En 2023, le monde a perdu 3,7 millions d’hectares de forêts primaires. L’engagement des 145 chefs d'États et de gouvernement de mettre fin à la déforestation d’ici 2030, tenu à l’occasion de la COP26 en 2021, semble encore bien éloigné. Si la déforestation ne touche pas directement l’Europe, le continent a pourtant bel et bien un rôle à jouer. « Les objectifs sur les forêts sont fixés très régulièrement, ce qui prouvent que ce sujet n’arrive encore pas à être saisi, souligne Eric Monval. Les puissances économiques semblent se dédouaner de leurs responsabilités en débloquant des financements, mais ce n’est pas suffisant. Annuellement, 80 % de la déforestation est liée à l’agriculture. Il faut agir sur le commerce international et changer notre mode de consommation, et cela passe notamment pas la réduction de notre consommation de viande, facteur premier de la déforestation. ». 
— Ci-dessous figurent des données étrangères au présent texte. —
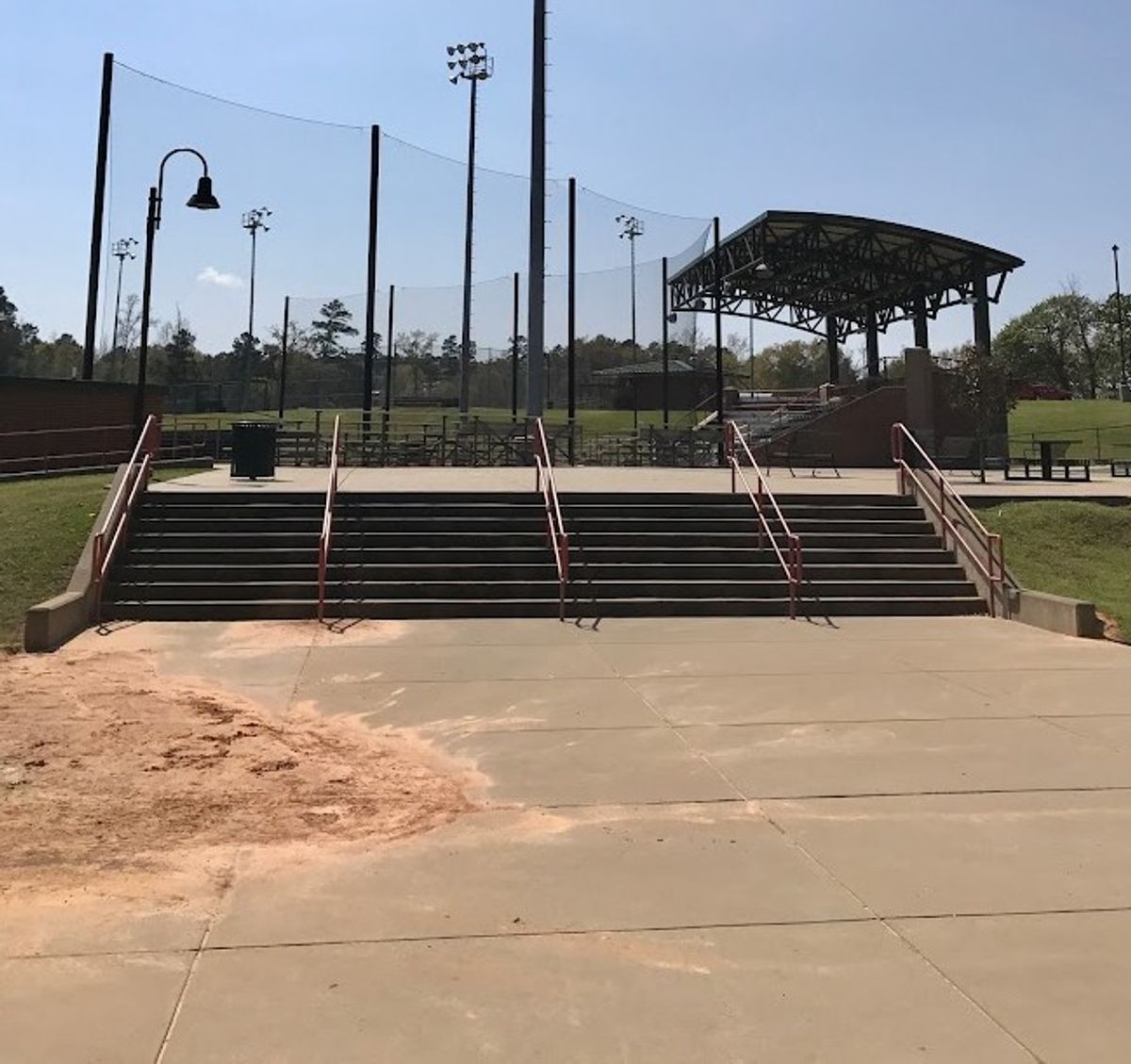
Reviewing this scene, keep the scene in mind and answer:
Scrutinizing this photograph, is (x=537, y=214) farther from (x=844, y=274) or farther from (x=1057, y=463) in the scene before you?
(x=844, y=274)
La législation européenne tend à s’améliorer. Le 9 juin 2023, le Parlement Européen vote une loi visant à interdire la commercialisation en Europe de produits issus de la déforestation, qu’elle soit légale ou illégale, pour les grandes et petites entreprises. Une loi prometteuse que Greenpeace espère voir se développer dans les autres continents, notamment aux États-Unis. Les premiers contrôles de la loi européenne sont prévus pour le 1er janvier 2025.